▸ About this exercise:
Reproduce the rows from the one containing "A woman wearing" through the one containing "Ruim nieuwbouwappartement met garage foto 16", inclusive, substituting "lift" for "elevator" and leaving everything else unchanged. Return only those rows.

▸ Provided records:
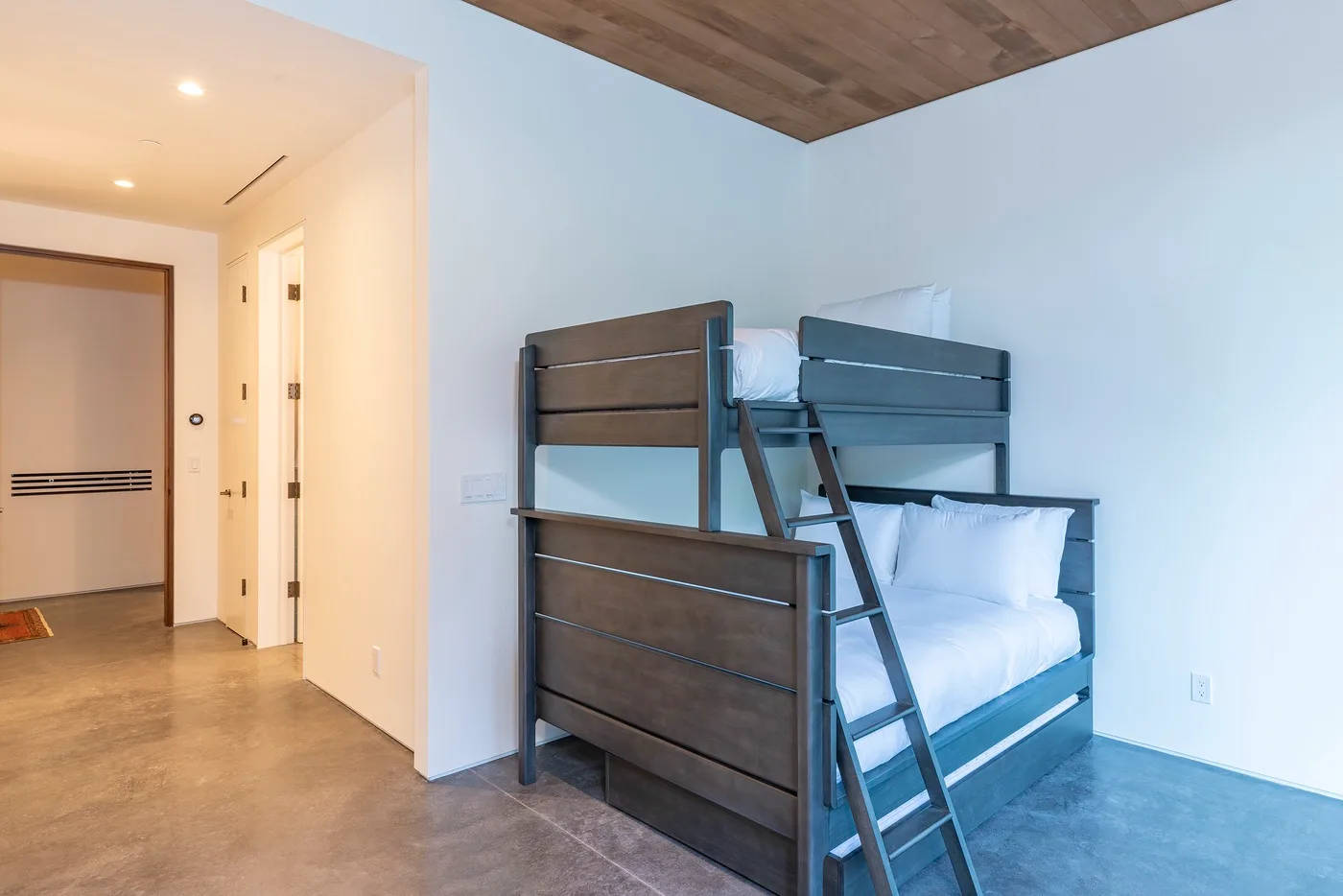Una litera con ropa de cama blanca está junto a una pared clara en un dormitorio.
--
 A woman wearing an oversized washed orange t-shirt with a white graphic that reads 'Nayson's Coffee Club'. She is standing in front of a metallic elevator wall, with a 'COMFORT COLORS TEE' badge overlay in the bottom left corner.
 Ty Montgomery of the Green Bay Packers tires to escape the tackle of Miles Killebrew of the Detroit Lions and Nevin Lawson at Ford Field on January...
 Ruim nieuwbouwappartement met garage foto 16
...
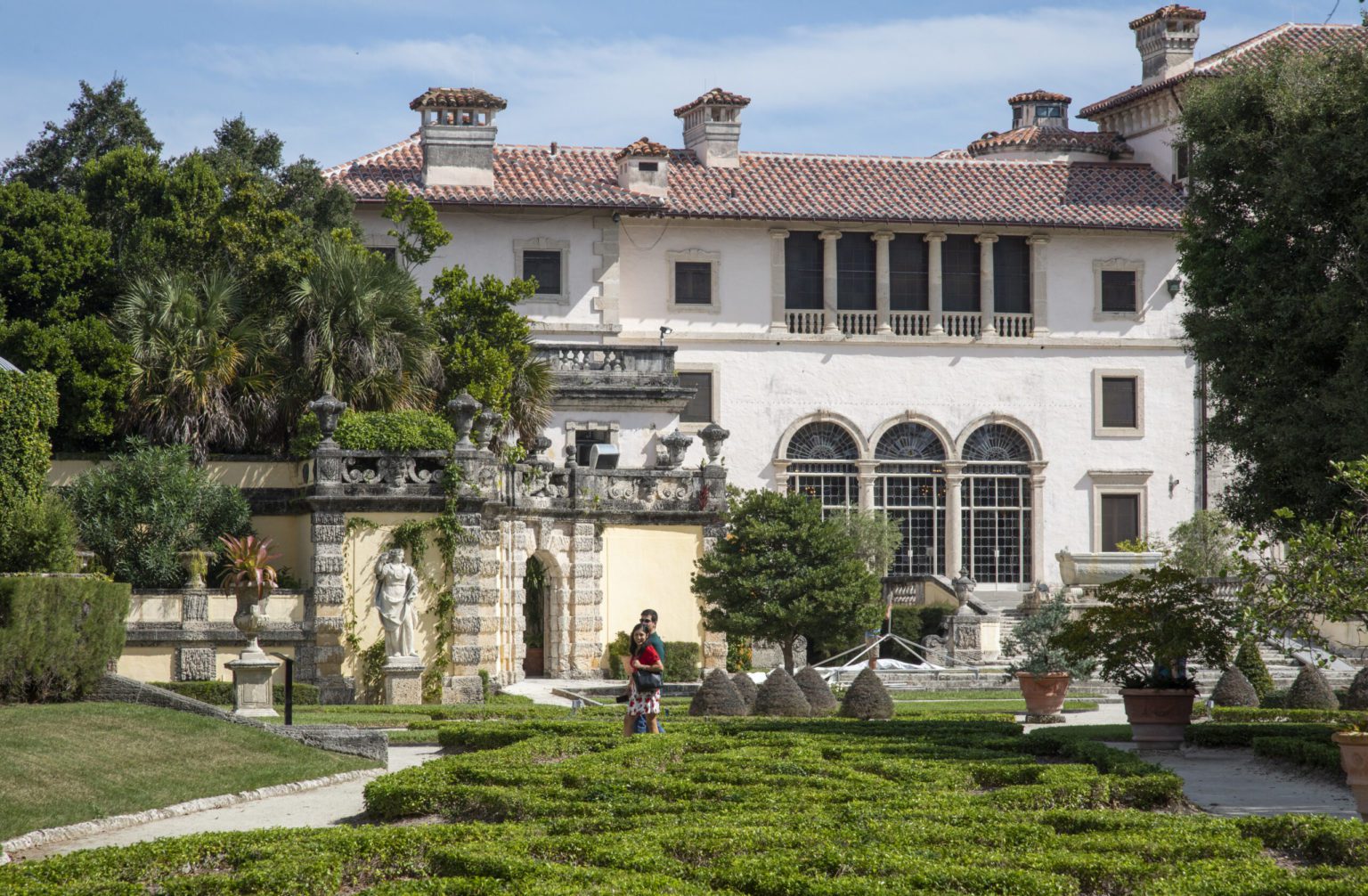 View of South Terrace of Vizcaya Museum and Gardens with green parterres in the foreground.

▸ Output for this exercise:
 A woman wearing an oversized washed orange t-shirt with a white graphic that reads 'Nayson's Coffee Club'. She is standing in front of a metallic lift wall, with a 'COMFORT COLORS TEE' badge overlay in the bottom left corner.
 Ty Montgomery of the Green Bay Packers tires to escape the tackle of Miles Killebrew of the Detroit Lions and Nevin Lawson at Ford Field on January...
 Ruim nieuwbouwappartement met garage foto 16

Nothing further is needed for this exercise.